Exercise instructions:
Each line of the data below that holds the word "California" is to be reported in full.

Task material:
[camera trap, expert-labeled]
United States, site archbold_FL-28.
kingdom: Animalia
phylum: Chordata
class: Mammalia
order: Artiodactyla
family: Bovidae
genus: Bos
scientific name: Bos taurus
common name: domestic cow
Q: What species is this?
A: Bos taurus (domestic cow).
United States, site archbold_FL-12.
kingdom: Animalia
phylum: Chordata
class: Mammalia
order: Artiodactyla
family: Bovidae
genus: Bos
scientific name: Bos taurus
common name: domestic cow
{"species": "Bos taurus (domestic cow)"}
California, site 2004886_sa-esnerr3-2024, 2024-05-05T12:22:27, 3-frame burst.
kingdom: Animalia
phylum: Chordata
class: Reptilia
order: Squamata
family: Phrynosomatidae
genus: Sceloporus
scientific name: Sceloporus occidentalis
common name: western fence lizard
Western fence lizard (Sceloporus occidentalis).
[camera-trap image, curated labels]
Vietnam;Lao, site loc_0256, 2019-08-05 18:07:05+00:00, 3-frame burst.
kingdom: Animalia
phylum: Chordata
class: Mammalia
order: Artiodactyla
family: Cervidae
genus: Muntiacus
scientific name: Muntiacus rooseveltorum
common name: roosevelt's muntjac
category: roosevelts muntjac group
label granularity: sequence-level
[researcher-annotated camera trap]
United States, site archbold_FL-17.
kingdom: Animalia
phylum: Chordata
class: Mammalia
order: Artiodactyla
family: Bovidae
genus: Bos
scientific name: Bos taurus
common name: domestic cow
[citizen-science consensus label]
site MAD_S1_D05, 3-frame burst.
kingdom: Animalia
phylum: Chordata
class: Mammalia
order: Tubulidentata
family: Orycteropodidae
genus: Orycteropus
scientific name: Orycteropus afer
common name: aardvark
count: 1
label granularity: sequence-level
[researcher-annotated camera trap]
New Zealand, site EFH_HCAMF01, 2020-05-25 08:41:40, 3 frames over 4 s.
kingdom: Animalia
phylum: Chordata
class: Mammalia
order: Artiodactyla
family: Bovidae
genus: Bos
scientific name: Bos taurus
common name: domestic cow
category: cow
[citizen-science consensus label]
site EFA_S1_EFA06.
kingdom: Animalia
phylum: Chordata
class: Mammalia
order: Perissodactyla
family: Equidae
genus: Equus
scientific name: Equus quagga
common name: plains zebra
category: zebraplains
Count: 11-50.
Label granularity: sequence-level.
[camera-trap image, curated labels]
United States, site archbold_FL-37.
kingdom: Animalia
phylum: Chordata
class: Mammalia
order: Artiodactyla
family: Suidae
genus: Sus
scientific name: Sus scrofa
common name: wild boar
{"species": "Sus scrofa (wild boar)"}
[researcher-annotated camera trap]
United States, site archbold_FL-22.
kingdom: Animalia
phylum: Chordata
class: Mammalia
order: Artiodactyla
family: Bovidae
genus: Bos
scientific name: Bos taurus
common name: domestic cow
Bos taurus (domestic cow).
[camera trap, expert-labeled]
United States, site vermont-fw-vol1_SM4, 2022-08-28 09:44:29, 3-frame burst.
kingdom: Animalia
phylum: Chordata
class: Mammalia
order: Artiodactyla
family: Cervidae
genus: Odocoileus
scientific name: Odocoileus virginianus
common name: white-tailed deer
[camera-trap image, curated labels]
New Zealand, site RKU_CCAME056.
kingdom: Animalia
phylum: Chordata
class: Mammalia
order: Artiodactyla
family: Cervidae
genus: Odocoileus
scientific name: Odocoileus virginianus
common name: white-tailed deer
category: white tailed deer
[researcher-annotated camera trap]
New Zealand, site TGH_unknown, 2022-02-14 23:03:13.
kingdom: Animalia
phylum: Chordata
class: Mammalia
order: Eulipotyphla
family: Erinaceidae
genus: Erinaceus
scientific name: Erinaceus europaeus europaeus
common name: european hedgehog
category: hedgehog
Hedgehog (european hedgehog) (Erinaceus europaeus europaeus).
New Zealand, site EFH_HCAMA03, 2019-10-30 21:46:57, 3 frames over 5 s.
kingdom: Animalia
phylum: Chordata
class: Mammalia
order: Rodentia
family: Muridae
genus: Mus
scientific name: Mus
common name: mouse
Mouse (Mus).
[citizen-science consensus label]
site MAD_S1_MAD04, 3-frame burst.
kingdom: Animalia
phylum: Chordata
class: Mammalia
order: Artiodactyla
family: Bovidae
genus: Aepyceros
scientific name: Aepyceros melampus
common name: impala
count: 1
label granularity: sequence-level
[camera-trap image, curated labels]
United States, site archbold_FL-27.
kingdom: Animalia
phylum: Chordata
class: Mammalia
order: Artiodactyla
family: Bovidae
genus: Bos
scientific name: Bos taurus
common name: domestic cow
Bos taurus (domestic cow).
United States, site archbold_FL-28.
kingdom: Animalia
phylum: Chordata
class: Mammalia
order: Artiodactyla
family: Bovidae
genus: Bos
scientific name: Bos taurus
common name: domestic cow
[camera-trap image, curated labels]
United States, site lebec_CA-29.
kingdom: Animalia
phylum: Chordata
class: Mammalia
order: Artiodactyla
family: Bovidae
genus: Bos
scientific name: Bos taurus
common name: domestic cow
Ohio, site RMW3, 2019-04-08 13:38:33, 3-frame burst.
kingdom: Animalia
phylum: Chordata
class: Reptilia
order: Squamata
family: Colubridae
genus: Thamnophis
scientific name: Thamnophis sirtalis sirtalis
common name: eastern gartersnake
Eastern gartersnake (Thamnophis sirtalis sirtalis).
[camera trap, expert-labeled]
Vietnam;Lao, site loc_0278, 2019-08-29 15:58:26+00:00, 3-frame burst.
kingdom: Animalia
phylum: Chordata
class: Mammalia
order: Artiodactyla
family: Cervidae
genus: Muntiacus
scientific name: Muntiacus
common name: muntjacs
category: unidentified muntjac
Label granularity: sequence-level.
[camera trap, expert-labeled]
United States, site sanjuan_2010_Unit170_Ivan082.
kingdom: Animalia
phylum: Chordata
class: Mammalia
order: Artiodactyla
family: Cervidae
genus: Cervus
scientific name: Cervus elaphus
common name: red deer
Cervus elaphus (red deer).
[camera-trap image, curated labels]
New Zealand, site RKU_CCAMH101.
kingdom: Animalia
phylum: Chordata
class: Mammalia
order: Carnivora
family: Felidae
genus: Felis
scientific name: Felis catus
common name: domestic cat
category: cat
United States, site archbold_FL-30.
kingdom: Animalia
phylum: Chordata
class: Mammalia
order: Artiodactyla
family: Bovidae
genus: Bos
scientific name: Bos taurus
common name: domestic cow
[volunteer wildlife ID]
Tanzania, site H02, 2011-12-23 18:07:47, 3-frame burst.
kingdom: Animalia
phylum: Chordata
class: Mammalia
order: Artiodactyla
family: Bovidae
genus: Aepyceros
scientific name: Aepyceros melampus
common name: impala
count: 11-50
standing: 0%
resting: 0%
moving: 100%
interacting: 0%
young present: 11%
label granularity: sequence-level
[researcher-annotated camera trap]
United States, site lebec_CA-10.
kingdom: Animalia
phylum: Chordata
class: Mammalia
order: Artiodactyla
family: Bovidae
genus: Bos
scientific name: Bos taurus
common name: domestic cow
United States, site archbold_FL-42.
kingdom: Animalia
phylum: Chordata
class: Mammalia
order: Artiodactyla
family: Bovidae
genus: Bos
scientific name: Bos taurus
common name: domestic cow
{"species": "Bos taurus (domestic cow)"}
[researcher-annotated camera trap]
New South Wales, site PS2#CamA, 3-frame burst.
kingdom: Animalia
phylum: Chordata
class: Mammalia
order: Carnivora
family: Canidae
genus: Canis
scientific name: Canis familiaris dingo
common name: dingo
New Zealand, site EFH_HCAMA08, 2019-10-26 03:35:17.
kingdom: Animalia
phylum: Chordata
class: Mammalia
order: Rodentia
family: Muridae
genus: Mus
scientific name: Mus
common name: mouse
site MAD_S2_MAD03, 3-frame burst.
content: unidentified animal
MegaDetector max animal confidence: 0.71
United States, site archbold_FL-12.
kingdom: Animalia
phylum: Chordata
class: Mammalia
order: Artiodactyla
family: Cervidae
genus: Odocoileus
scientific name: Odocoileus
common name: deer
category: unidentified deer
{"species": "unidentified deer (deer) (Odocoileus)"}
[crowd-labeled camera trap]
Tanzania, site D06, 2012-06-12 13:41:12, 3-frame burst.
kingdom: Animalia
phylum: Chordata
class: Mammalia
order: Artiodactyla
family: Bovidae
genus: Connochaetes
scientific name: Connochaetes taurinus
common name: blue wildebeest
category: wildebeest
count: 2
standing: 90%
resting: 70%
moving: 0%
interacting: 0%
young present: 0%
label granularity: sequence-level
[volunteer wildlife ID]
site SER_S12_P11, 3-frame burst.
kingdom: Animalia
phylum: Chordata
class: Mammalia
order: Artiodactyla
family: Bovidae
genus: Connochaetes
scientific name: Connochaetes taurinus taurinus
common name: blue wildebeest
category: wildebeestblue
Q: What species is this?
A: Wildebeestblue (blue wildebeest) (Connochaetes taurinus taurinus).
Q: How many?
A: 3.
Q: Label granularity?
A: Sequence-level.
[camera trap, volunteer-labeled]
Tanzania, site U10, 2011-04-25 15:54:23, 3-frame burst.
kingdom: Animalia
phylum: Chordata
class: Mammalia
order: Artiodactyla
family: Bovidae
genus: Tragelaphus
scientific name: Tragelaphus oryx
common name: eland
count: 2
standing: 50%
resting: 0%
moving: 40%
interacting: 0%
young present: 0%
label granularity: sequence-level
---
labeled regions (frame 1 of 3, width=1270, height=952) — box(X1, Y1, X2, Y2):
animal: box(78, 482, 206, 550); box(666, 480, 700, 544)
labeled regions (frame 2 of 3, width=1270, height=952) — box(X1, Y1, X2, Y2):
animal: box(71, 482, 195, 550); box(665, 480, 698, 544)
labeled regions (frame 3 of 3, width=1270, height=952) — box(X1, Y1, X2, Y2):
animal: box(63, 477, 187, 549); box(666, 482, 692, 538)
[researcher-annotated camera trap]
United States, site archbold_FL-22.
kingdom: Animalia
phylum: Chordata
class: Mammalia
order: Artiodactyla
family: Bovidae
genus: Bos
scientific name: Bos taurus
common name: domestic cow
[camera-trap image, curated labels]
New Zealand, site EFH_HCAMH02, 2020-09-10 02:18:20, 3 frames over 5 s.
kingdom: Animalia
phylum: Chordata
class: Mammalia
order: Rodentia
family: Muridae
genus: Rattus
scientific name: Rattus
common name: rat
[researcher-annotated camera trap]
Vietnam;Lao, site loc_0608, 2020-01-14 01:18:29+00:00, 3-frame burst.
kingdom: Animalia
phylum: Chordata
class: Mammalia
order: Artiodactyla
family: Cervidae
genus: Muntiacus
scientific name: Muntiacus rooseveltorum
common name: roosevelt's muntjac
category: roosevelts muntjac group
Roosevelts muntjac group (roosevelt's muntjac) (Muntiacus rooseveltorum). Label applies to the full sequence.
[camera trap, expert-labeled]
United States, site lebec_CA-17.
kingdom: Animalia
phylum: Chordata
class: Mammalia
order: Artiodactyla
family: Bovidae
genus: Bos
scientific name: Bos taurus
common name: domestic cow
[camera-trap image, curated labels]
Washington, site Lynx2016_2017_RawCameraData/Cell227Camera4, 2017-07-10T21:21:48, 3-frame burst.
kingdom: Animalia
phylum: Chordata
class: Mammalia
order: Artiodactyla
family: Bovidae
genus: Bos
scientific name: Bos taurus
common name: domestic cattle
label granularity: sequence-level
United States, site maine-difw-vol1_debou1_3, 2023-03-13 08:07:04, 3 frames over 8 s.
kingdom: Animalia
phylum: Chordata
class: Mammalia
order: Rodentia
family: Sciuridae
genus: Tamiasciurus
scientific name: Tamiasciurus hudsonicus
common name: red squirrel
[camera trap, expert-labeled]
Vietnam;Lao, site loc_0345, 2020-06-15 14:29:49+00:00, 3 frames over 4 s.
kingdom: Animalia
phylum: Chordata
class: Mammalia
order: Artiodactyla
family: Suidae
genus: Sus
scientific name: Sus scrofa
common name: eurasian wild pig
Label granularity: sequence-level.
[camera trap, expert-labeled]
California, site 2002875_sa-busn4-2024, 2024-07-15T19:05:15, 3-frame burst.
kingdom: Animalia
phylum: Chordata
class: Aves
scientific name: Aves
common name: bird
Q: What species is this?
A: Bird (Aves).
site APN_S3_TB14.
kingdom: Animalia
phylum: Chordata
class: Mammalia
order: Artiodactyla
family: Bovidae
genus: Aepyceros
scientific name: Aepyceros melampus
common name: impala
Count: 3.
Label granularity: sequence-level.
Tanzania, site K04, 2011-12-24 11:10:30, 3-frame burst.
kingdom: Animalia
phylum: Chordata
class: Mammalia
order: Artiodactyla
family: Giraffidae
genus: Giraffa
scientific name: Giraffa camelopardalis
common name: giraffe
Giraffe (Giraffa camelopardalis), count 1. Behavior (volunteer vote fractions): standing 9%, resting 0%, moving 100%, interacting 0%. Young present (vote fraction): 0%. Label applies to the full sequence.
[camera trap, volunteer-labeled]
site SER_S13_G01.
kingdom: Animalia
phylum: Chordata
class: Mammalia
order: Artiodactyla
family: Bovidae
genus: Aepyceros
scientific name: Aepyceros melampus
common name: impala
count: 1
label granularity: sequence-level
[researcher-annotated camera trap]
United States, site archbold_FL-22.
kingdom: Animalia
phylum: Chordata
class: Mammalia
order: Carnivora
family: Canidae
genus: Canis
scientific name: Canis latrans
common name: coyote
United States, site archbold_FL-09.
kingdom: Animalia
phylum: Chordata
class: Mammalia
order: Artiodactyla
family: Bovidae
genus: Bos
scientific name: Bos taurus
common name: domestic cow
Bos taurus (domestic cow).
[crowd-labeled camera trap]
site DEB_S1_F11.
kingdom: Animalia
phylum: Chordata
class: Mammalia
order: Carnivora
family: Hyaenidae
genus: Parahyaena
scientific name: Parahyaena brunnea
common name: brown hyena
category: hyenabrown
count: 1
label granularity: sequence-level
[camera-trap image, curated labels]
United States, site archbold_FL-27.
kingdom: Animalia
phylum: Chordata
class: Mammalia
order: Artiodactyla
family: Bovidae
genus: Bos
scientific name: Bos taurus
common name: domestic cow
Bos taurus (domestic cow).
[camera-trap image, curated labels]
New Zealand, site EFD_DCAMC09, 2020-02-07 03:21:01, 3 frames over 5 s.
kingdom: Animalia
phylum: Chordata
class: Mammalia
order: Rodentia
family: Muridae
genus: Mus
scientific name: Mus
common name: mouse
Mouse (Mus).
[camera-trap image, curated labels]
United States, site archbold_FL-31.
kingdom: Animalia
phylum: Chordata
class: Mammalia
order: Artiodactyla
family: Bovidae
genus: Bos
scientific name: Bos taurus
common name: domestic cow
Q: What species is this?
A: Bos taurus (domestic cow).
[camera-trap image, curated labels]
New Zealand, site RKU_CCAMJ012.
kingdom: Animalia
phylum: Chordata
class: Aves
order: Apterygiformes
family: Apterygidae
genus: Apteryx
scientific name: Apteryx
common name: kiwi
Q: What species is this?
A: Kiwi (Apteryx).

Exercise response:
California, site 2004886_sa-esnerr3-2024, 2024-05-05T12:22:27, 3-frame burst.
California, site 2002875_sa-busn4-2024, 2024-07-15T19:05:15, 3-frame burst.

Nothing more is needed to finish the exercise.